[Stored items from a collection]

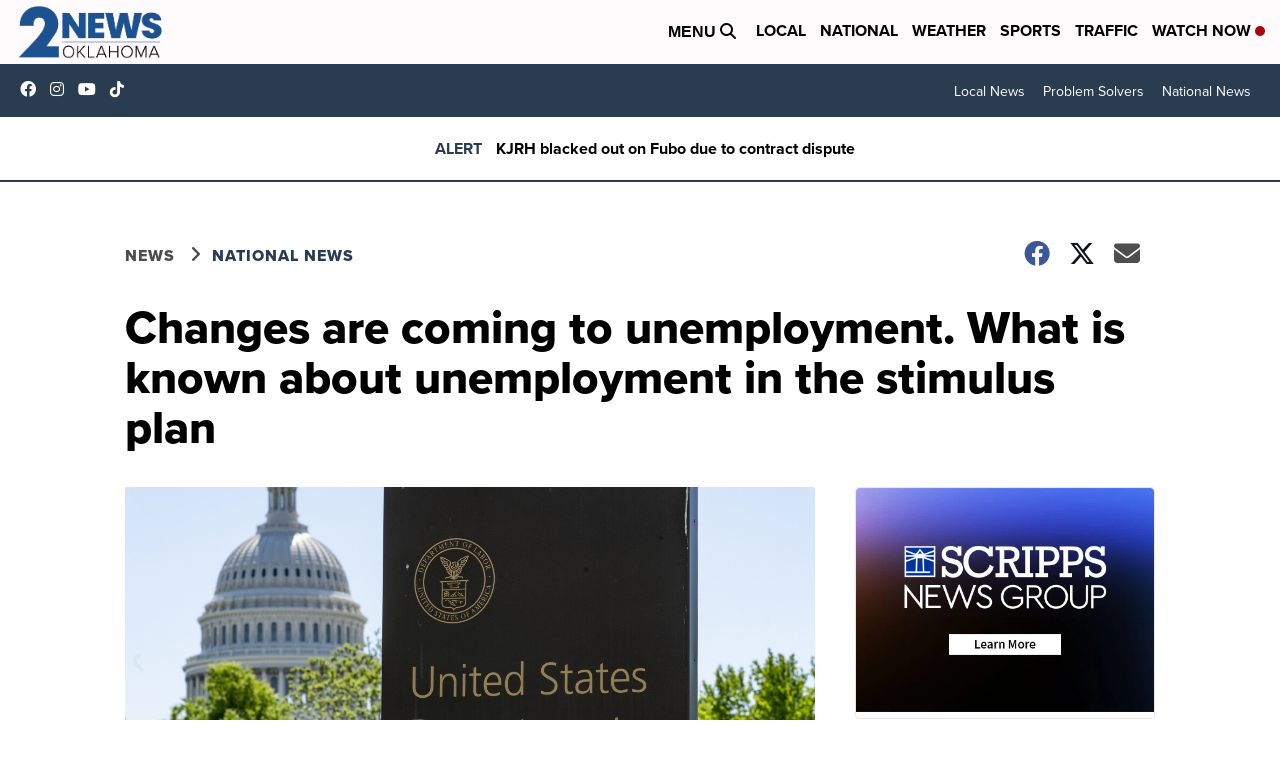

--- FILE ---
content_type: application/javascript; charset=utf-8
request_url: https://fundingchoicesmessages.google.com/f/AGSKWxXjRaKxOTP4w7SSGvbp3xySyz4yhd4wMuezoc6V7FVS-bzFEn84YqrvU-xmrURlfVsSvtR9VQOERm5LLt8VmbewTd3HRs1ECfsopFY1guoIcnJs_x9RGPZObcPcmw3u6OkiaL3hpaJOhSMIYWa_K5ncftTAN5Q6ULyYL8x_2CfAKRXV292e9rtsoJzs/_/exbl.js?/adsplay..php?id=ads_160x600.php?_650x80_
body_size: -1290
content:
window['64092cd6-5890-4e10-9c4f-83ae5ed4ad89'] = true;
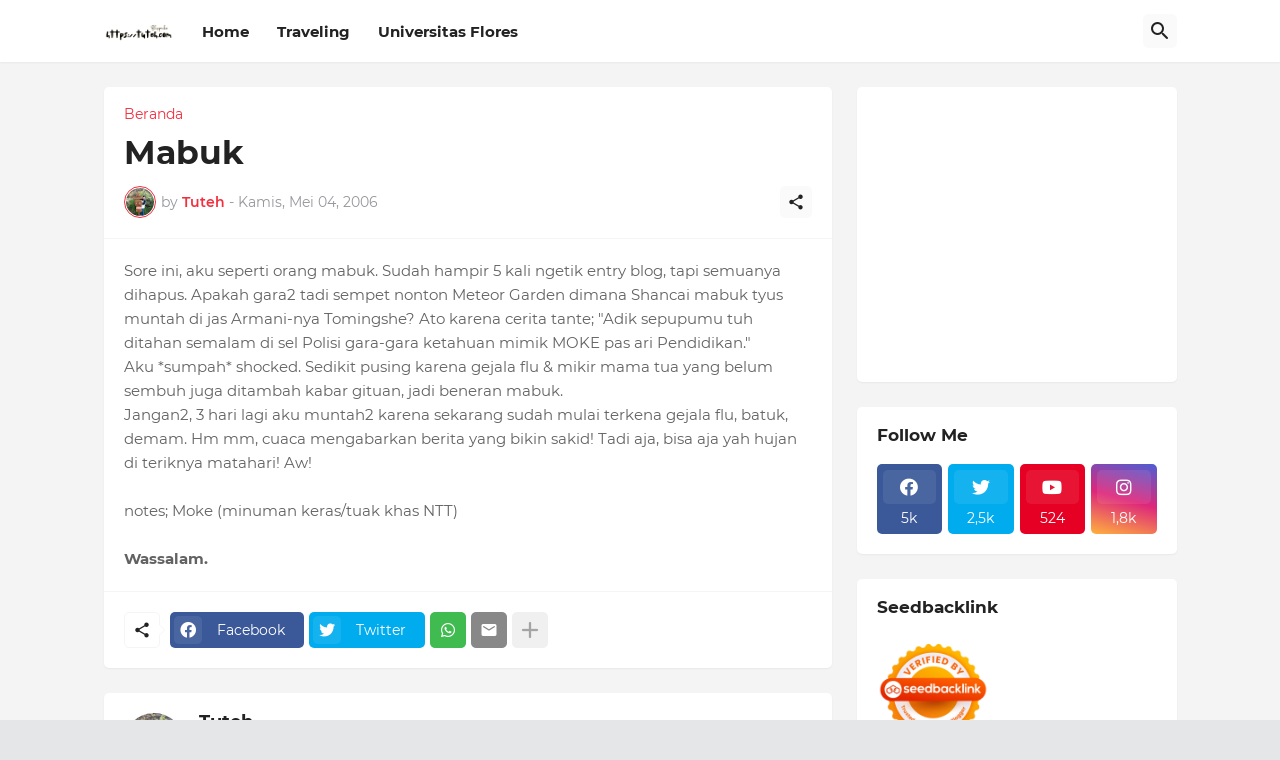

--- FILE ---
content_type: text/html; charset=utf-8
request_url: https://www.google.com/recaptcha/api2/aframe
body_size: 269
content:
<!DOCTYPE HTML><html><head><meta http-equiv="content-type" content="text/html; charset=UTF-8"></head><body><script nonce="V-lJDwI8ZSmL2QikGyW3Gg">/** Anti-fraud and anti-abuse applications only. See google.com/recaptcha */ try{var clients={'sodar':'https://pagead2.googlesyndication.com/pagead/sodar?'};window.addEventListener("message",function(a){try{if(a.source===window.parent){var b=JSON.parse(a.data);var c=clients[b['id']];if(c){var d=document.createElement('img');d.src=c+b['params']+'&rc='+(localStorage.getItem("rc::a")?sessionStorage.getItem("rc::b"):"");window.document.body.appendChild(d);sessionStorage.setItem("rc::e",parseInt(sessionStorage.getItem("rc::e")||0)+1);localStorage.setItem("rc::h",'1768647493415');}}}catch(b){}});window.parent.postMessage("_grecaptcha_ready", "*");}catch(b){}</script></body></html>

ACTIVITY: Whenever a line in the records above contains the string "charset", copy that line.

RESPONSE AREA:
content_type: application/javascript; charset=utf-8
content_type: text/html; charset=utf-8
<!DOCTYPE HTML><html><head><meta http-equiv="content-type" content="text/html; charset=UTF-8"></head><body><script nonce="V-lJDwI8ZSmL2QikGyW3Gg">/** Anti-fraud and anti-abuse applications only. See google.com/recaptcha */ try{var clients={'sodar':'https://pagead2.googlesyndication.com/pagead/sodar?'};window.addEventListener("message",function(a){try{if(a.source===window.parent){var b=JSON.parse(a.data);var c=clients[b['id']];if(c){var d=document.createElement('img');d.src=c+b['params']+'&rc='+(localStorage.getItem("rc::a")?sessionStorage.getItem("rc::b"):"");window.document.body.appendChild(d);sessionStorage.setItem("rc::e",parseInt(sessionStorage.getItem("rc::e")||0)+1);localStorage.setItem("rc::h",'1768647493415');}}}catch(b){}});window.parent.postMessage("_grecaptcha_ready", "*");}catch(b){}</script></body></html>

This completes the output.